Salmon In The Orogenic Crucible
Mountain Uplift And Volcanism Impacted Early Salmonids
Millions of years worth of mountain building along North America's coast most likely forced early salmonids to develop age classes and straying so as to survive.
Ten to twenty million years ago, uplift of coastal mountains in Alaska and the Pacific Northwest slammed early members of the anadromous salmonids with massive habitat disruption. Because the fish uses river and lake systems as well as ocean ranges, the early salmonids effectively straddled both sides of the coast, which was at that time a geological time bomb.
Salmon, Rivers, and Mountain Building
Rising mountains forced many rivers to down cut in their quest for the sea, inevitably creating landslides large enough to form waterfalls or block streams entirely. Mountain building also created an unremitting cycle of habitat destruction and creation as river courses shifted with time. Many early salmon runs found themselves choked off from the ocean or their spawning grounds, while other populations went extinct as their habitat became untenable.

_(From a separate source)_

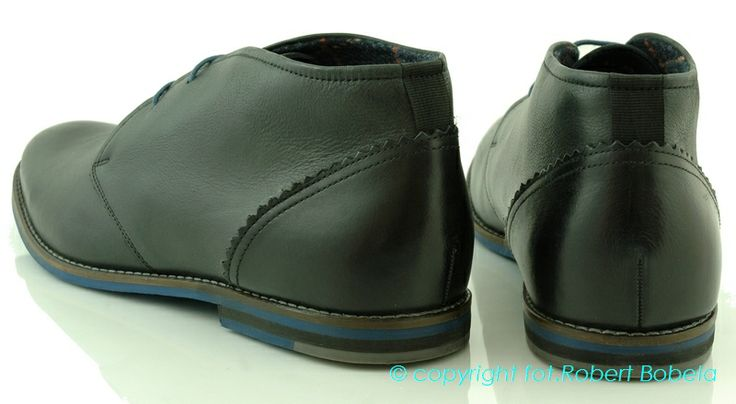 Trzewiki męskie Josef Seibel Do wykonania butów wykorzystuje się głównie naturalną skórę. http://zebra-buty.pl/model/3938-trzewiki-meskie-josef-seibel-2032-095 #shoes #buty #buty męskie #trzewiki #półbuty #sztyblety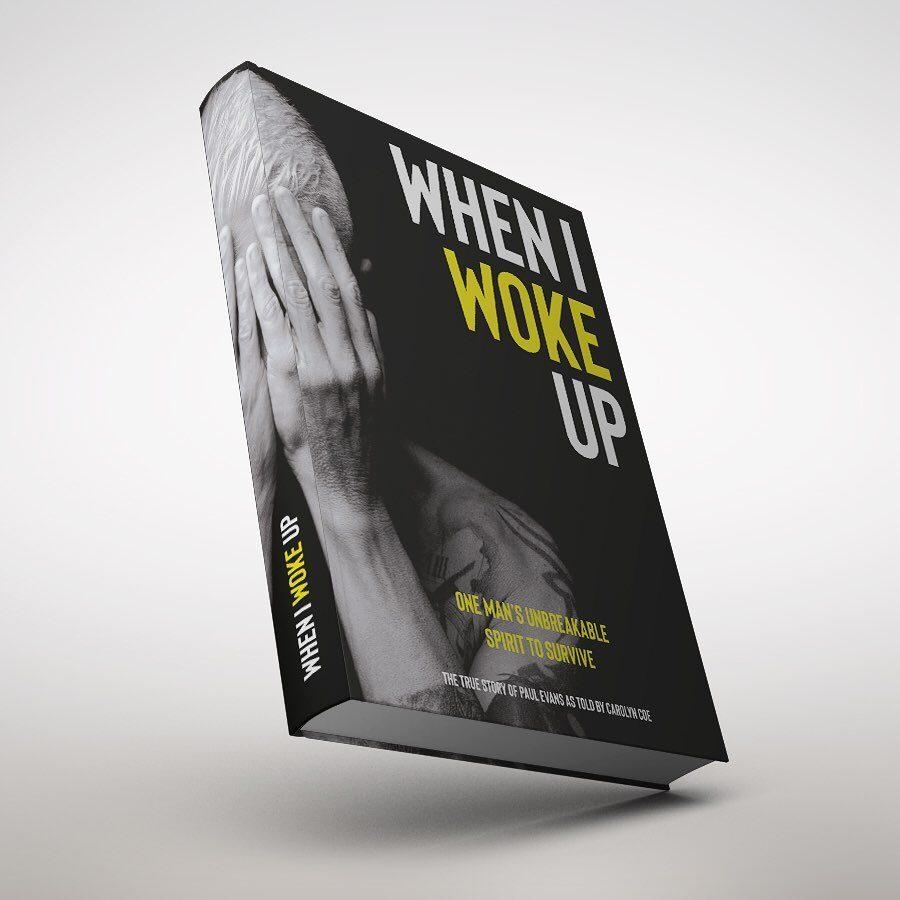 When I Woke Up Book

In addition, volcanic eruptions periodically knocked river ecosystems back to square one. Colliding tectonic plates caused molten rock to burn its way up through continental crust, erupting with explosive force and burying the land in scalding lava, mudslides and ash. The repeated lava flows decimated salmonid habitat time and time again. After each eruption, the habitat had to slowly rebuild itself anew: rivers recut courses, soil developed, and plants and animals from areas outside the damaged region recolonized the landscape.
Geological tumult tested the early salmonid races, but over time prompted them to evolve the life history strategies that serve them even today.
A Sheaf of Life Histories
An undisturbed river—and a salmon’s ecosystem—is clearly described by biologist W.F. Thompson and quoted within the book Salmon Without Rivers by Jim Lichatowich, as “a chain of favorable environments connected within a definite season in time and place.” Within a river system, Thompson wrote, there are “various possible combinations or chains of this sort which can be connected in time and space in a variety of ways.”
To this, Lichatowich lucidly adds: “Each of those chains is a life-history variant, a different pathway the salmon follow through the chain of favorable environments that make up an ecosystem.” Thus the survival of a species or race in any particular pathway will vary over time, as it responds to changes in the habitat. Some life histories may be favored by changing conditions, while others will not. Thus, over time, the survival value of any given life history path will pendulum—sometimes being more effective, and at other times, not.
Salmonid populations, with their multiple life histories, have evolved “insurance across time.” Most salmonid species possess multiple age structures, meaning not all fish from a run return in the same year. Mount St. Helens in Washington State offers a modern example of the temporal protection offered by age classes. When the volcano erupted, only part of each species stock was present in the rivers at the time of the Mount St. Helens disaster. The rest were at sea, which ensured that a reserve of genetic material from those stocks was still available. After the natural restoration of the river was sufficiently advanced, the salmon reestablished themselves in the region.
Straying
Salmonids have also developed“insurance in space.” Salmonids home accurately to their birthplace stream. The advantage of this is that successful gene complexes tested over generations for that particular river are maintained. However, this adaption carries a degree of risk. If a salmon population’s river is destroyed and rendered uninhabitable beyond the reach of even multiple age classes, then those specific stocks are threatened.
When this happens, sometimes it is best to simply leave. Species such as today’s pink salmon, which show almost no life history flexibility and therefore have little “insurance in time,” display an inclination to stray and spawn in streams other than where they first hatched. Thus they compensate for a lack of “insurance in time” with an increased “insurance in space.”
Pink salmon are not the only salmon displaying this tendency. There is evidence of relatively rapid colonization of recently deglaciated streams in Alaska by several other Pacific salmon species. This suggests that most if not all salmon species populations possess the innate ability to quickly colonize new habitat.
As stray salmon colonize new streams and the colonial population takes hold, the process of adaptation between fish and river begins anew. On an evolutionary time scale, local extinction of the original population offset by straying and recolonization has long served as an important survival strategy for Pacific salmon.
References
Brown, Bruce. 1990. Mountain in the Clouds: In Search for the Wild Salmon. University of Washington Press. Seattle, WA.
Frissel, C.A. 1989. Evolution of the Salmonid Fishes: Zoogeography and the Fossil Record, Department of Fisheries and Wildlife, Oregon State University, Corvallis.
Groot, C. and L. Margolis. 1991. Preface. In Pacific Salmon Life Histories. Edited by C. Groot and L. Margolis, pp ix – x. UBC Press, Vancouver, Canada.
Lichatowich, Jim. 1999. Salmon Without Rivers: A History of the Pacific Salmon Crisis. Island Press, Washington D.C.